▶ **Document text**:

════

Our goal here is to propose an algorithm for routing discovery, whose main objective is to reduce flooding. A Consensus Routing Algorithm (CRA) takes into consideration characteristics of the MDS, such as idle time in the scheduler, network's availability, mobility, and the distance between nodes. Idle time in the scheduler node is an important feature because if there is not enough time in node's scheduler to transmit a message then the path is broken. The proposal includes versions for static nodes and for mobile nodes.

The algorithm obtains a route through a dynamic topology, by establishing successive consensus among nodes. In a local group, each node obtains routing information from its neighbours while they have an active connection. This provides resilience to local changes of the dynamic topology: any change is kept at a local scale within the MDS; when some change occurs (a mobile node moving, entering, or exiting), it does not affect the overall state of the MDS, but it only affects the local group of the involved nodes. Thus, it is not necessary to recalculate the whole route, but only those groups of nodes affected by the change. The union of the local states of the nodes forms the local network status at a given time T.

════

▶ **Material supplied**:
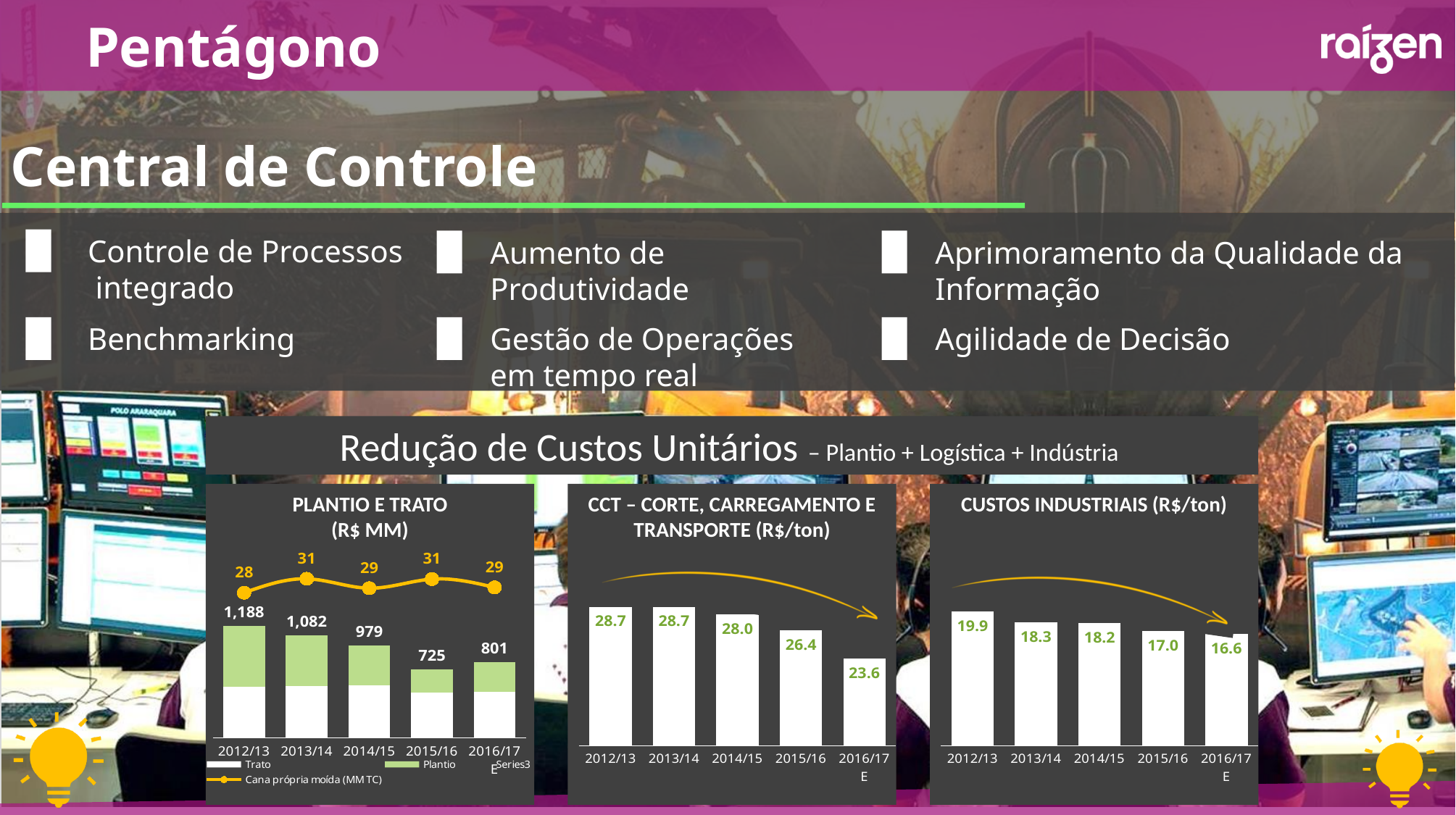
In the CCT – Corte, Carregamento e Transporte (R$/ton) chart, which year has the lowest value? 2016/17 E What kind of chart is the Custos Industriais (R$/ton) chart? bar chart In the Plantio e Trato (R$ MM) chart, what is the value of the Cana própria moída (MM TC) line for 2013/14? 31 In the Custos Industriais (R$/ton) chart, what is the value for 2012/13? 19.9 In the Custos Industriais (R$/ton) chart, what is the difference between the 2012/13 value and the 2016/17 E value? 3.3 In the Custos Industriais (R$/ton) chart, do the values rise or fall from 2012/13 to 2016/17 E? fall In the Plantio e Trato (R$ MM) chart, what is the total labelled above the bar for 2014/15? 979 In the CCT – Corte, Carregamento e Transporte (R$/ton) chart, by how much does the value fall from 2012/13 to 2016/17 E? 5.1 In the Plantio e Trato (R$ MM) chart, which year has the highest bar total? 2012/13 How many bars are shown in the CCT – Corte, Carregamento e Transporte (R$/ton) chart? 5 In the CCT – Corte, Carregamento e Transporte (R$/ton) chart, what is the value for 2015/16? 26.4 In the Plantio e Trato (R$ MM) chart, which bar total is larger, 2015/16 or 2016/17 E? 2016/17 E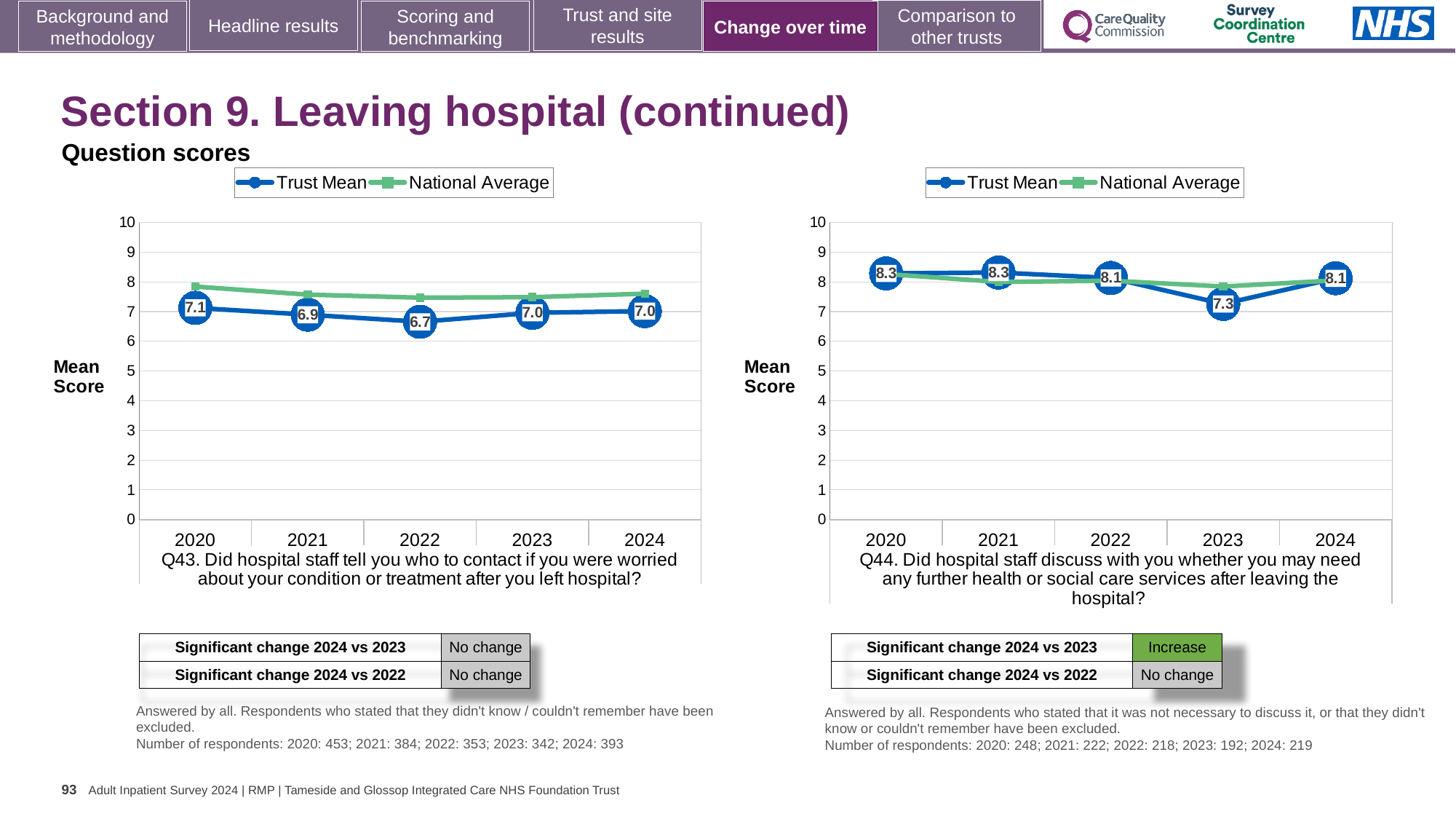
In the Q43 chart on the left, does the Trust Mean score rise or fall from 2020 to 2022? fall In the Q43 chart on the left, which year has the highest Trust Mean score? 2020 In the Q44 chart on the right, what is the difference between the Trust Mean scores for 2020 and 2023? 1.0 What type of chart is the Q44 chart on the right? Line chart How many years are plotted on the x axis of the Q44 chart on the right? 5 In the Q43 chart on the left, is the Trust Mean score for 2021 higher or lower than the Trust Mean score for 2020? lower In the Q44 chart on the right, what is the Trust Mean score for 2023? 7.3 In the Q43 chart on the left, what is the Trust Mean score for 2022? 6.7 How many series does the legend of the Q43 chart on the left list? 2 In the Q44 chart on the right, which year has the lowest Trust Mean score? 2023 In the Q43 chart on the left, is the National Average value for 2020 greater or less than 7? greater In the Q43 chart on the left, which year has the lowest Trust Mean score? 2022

════

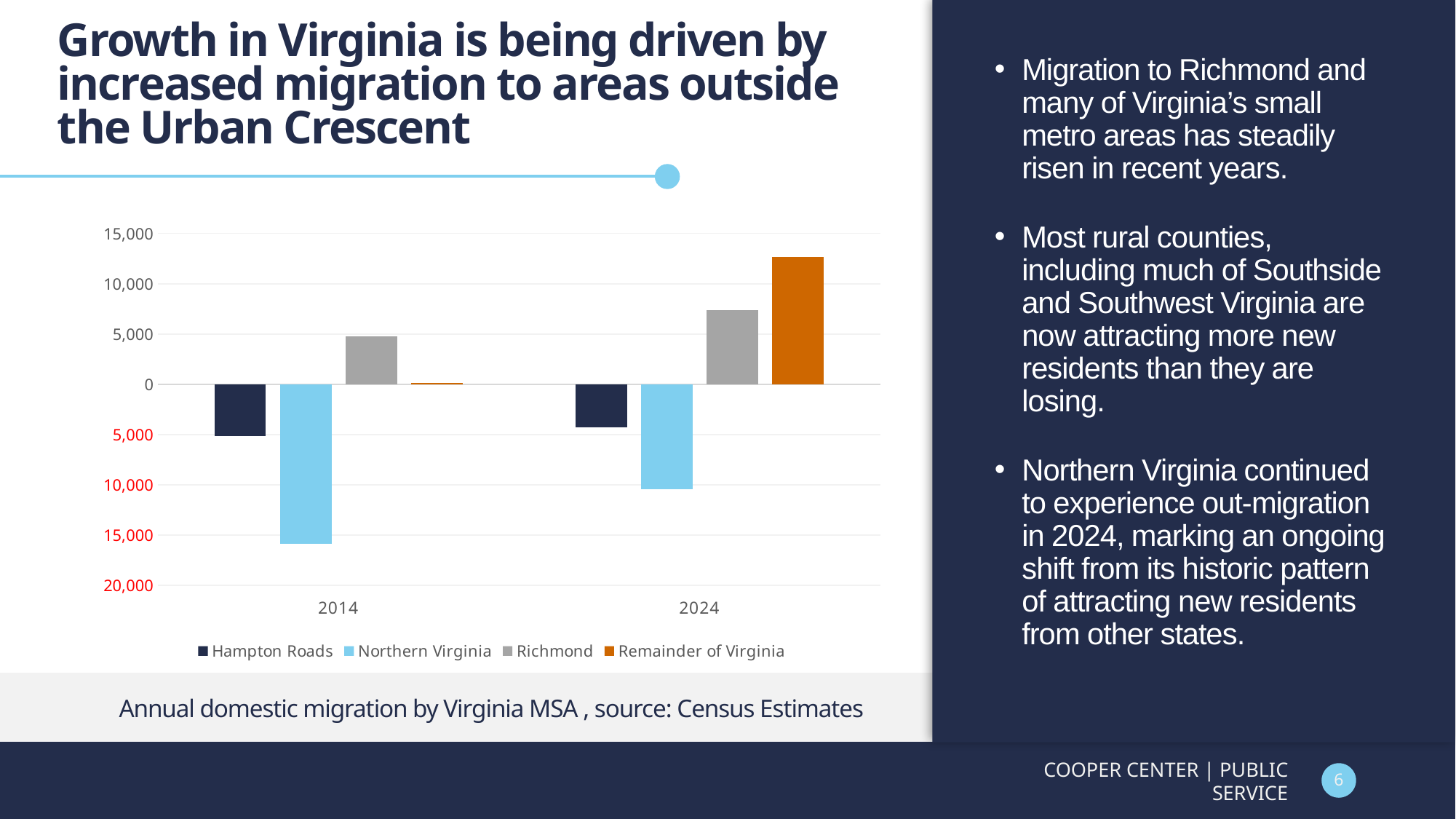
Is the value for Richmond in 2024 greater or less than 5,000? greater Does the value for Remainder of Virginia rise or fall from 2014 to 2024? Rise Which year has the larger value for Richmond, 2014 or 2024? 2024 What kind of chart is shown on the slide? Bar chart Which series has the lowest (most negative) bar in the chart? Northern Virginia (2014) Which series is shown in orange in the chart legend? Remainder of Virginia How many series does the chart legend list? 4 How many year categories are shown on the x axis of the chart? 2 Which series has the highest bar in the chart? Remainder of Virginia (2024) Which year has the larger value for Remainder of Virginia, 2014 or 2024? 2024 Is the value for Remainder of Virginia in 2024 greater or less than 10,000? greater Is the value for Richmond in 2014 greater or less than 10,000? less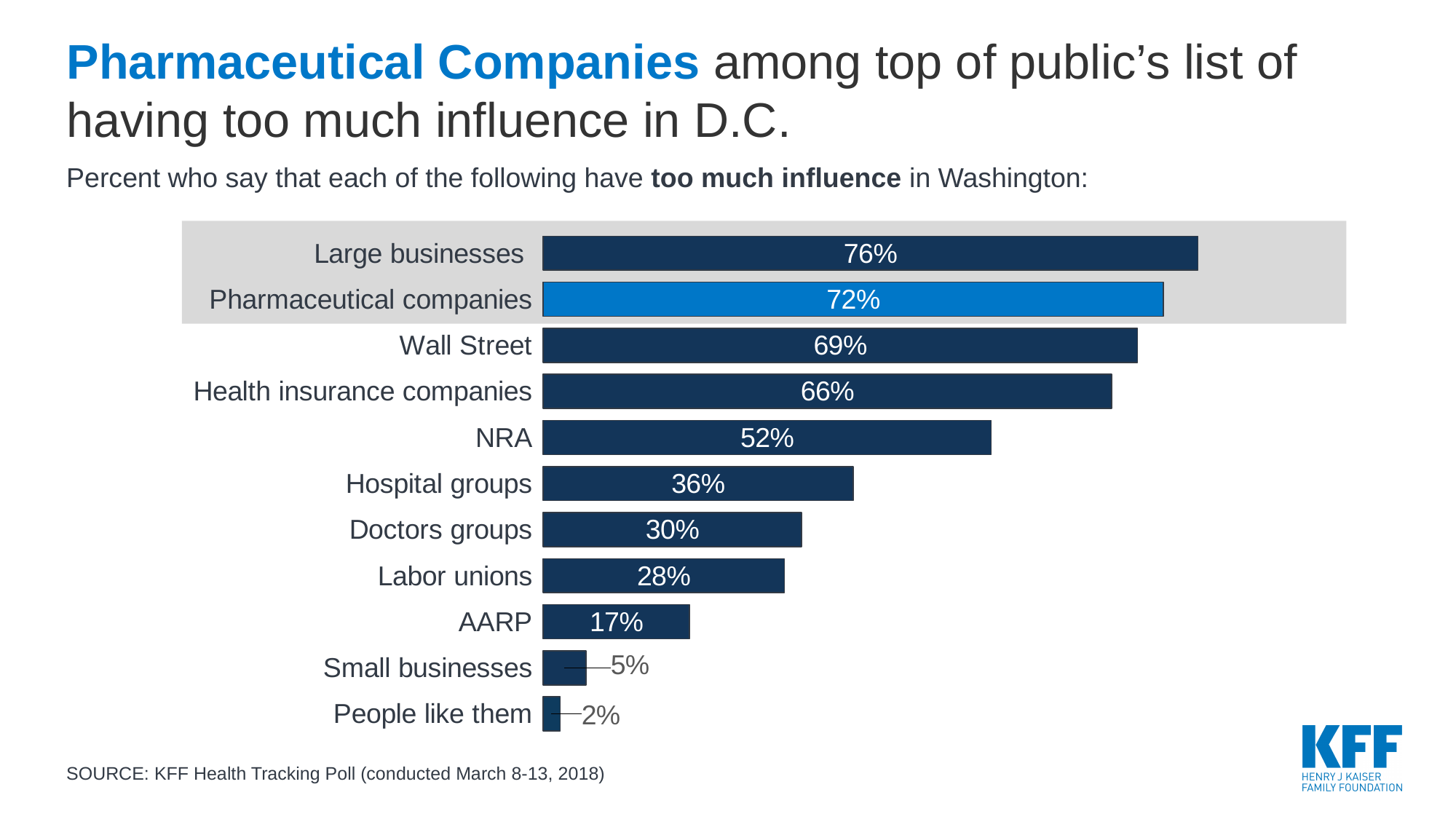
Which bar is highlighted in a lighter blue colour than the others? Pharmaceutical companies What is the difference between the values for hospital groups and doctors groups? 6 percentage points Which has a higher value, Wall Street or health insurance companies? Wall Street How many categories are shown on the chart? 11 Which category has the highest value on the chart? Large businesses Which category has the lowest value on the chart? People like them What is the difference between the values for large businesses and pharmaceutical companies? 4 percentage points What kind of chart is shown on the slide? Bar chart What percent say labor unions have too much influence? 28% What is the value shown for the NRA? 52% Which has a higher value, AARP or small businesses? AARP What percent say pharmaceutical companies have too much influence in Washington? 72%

════

▶ **Actions to take**:
A) The text on the consensus routing algorithm says the proposal includes versions for which two kinds of nodes?
B) Reproduce everything in the consensus routing text from "Our goal here" down to "for mobile nodes.".

▶ **Solutions in order**:
A) Static nodes and mobile nodes.

B)
Our goal here is to propose an algorithm for routing discovery, whose main objective is to reduce flooding. A Consensus Routing Algorithm (CRA) takes into consideration characteristics of the MDS, such as idle time in the scheduler, network's availability, mobility, and the distance between nodes. Idle time in the scheduler node is an important feature because if there is not enough time in node's scheduler to transmit a message then the path is broken. The proposal includes versions for static nodes and for mobile nodes.